During today's strikes, Uber got a massive boost of free publicity. The company says there was an 850 percent increase in people signing up for the service in the U.K. And it's extending across The Continent.
"I signed up today," Andy Williams, an American living near Milan, told the The New York Times. "I don't like the Italian business mentality. They are just about getting your money. There's no customer service."
That apparently outmoded idea of "customer service" is what's pushing people to Uber.
Aside from replacing the arduous, unreliable task of hailing a cab with the launch of an app and the press of a button, there's a McDonald's-like consistency to Uber. We've all been in hundreds of shitty cabs, but I've never once been in a shitty Uber – even the lower cost Uber X – and I've never had to give the driver directions, either.

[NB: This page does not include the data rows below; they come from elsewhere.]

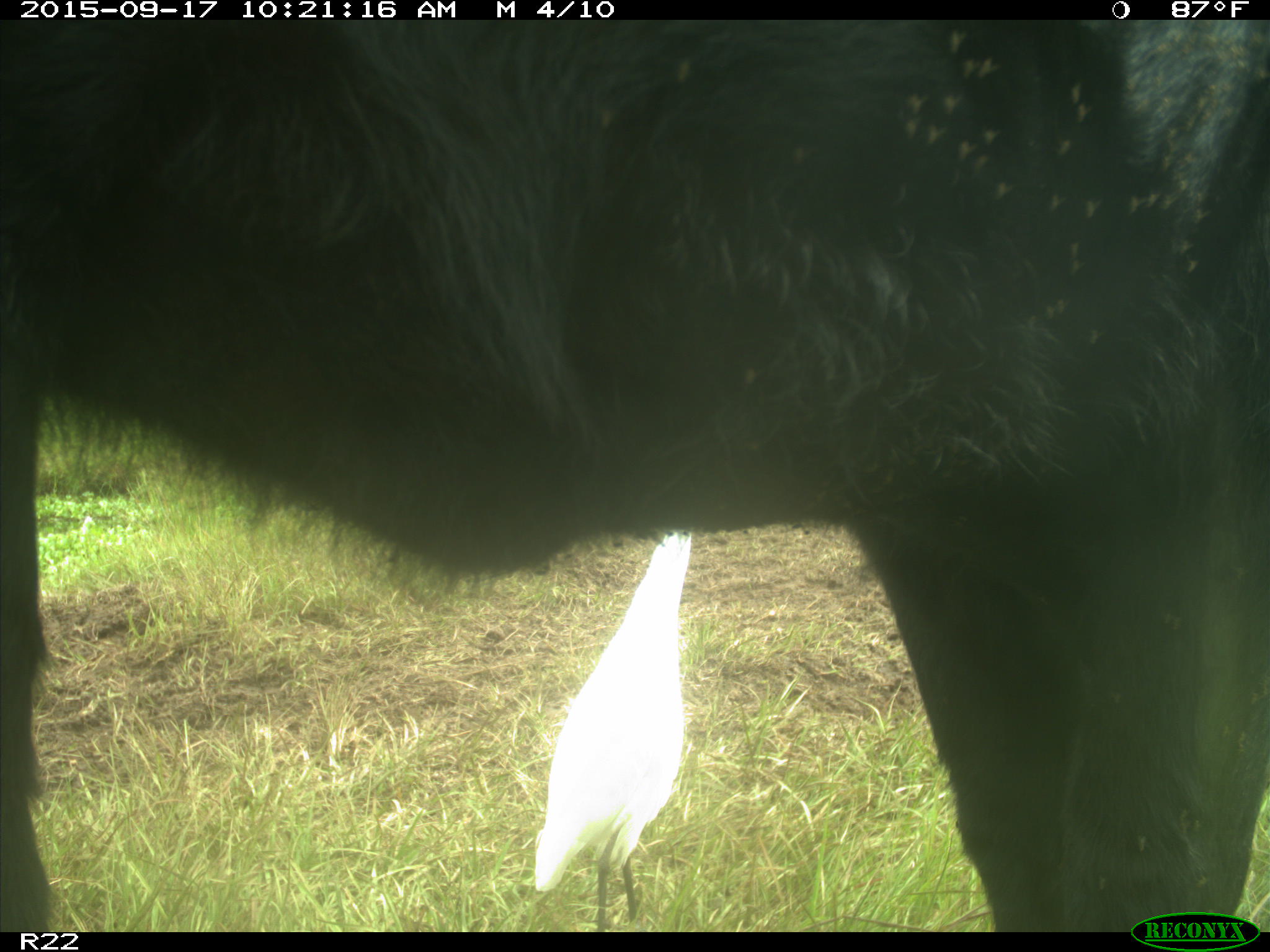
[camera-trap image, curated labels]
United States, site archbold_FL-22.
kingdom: Animalia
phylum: Chordata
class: Mammalia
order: Artiodactyla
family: Bovidae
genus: Bos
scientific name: Bos taurus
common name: domestic cow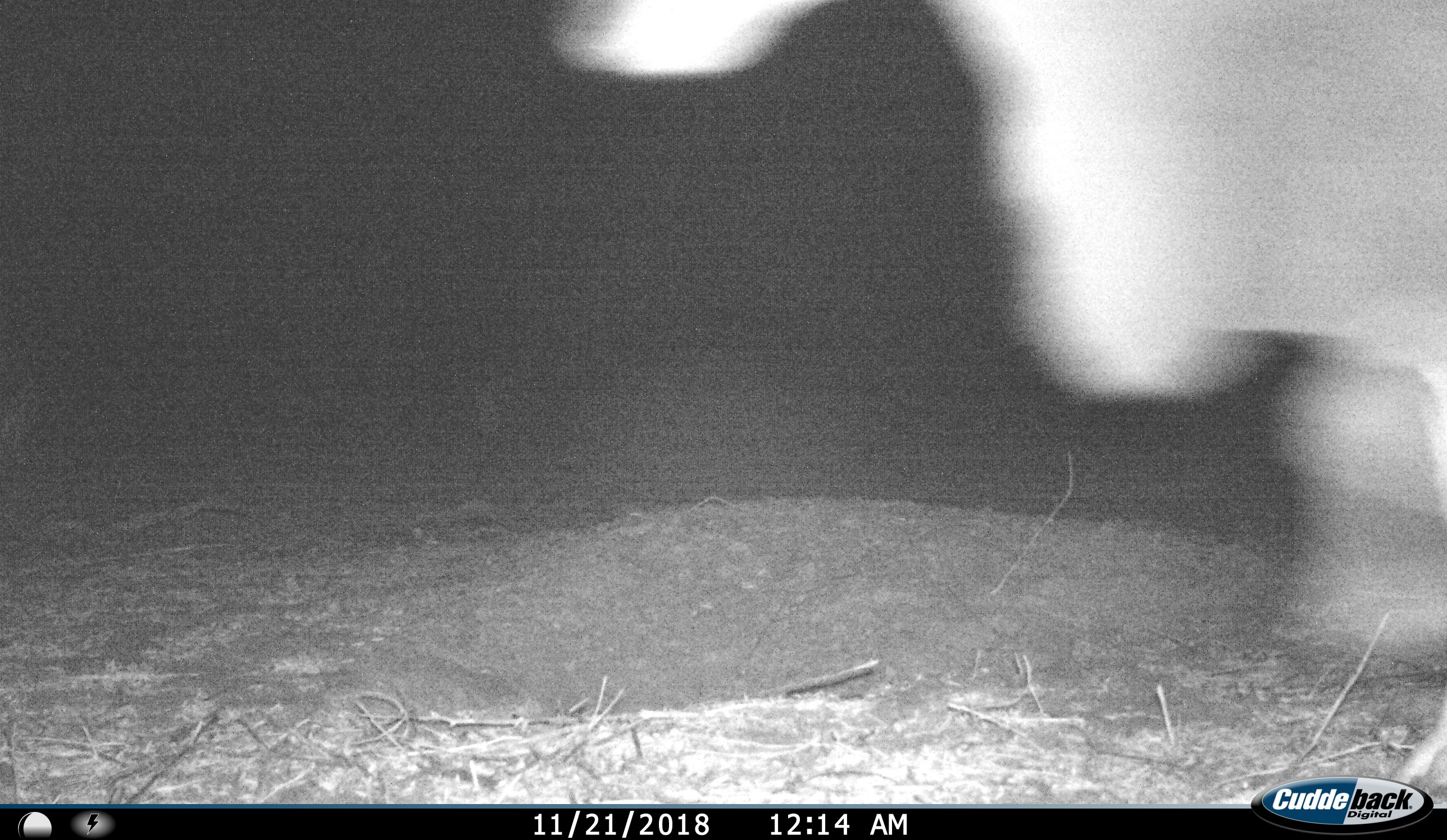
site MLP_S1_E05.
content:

But this isn't simply about cabbies and fares – it's about the idiotic, antiquated ways taxi drivers are licensed around the world.
Before a driver can get their license in London, they have to pay a fee, traverse through a series of archaic procedures, then memorize every street in the city in a process that can take up to seven years. And that's before they buy their own $60,000 cab.
Yes, there's an arduous background check involved too – something Uber should be investing far more resources into – but beyond that, the streamlining of licensing procedures would benefit both drivers and passengers. But naturally, that's not in the government's interest.
The licensing process in London dates back to the days of the "hackney carriages"... in the 1700s. Add in the fact that traditional taxi drivers pay considerably more in taxes than Uber drivers and it's obvious that the regulatory bodies don't have much incentive to make that process easier.
Instead, we get "solutions" like those being cooked up in France. A mediator appointed by the government has drafted a series of proposals to stem the inevitable tide, one of which is a government-developed app that would work just like Uber, but only show licensed taxis – because we all know that the one thing a bureaucracy is good at is developing and deploying consumer-facing technology.
Ideas like that are just more proof that taxi organizations and the regulatory agencies that govern them are using a bandaid to fix a shotgun wound. And we've seen this play out before.
When a new technology comes along and threatens an entrenched industry by putting consumer choice ahead of workers' rights, the former beats out the latter. And tonight, Uber is currently ranked as the second highest downloaded app through the Apple App Store in the U.K. – up 47 percent from yesterday.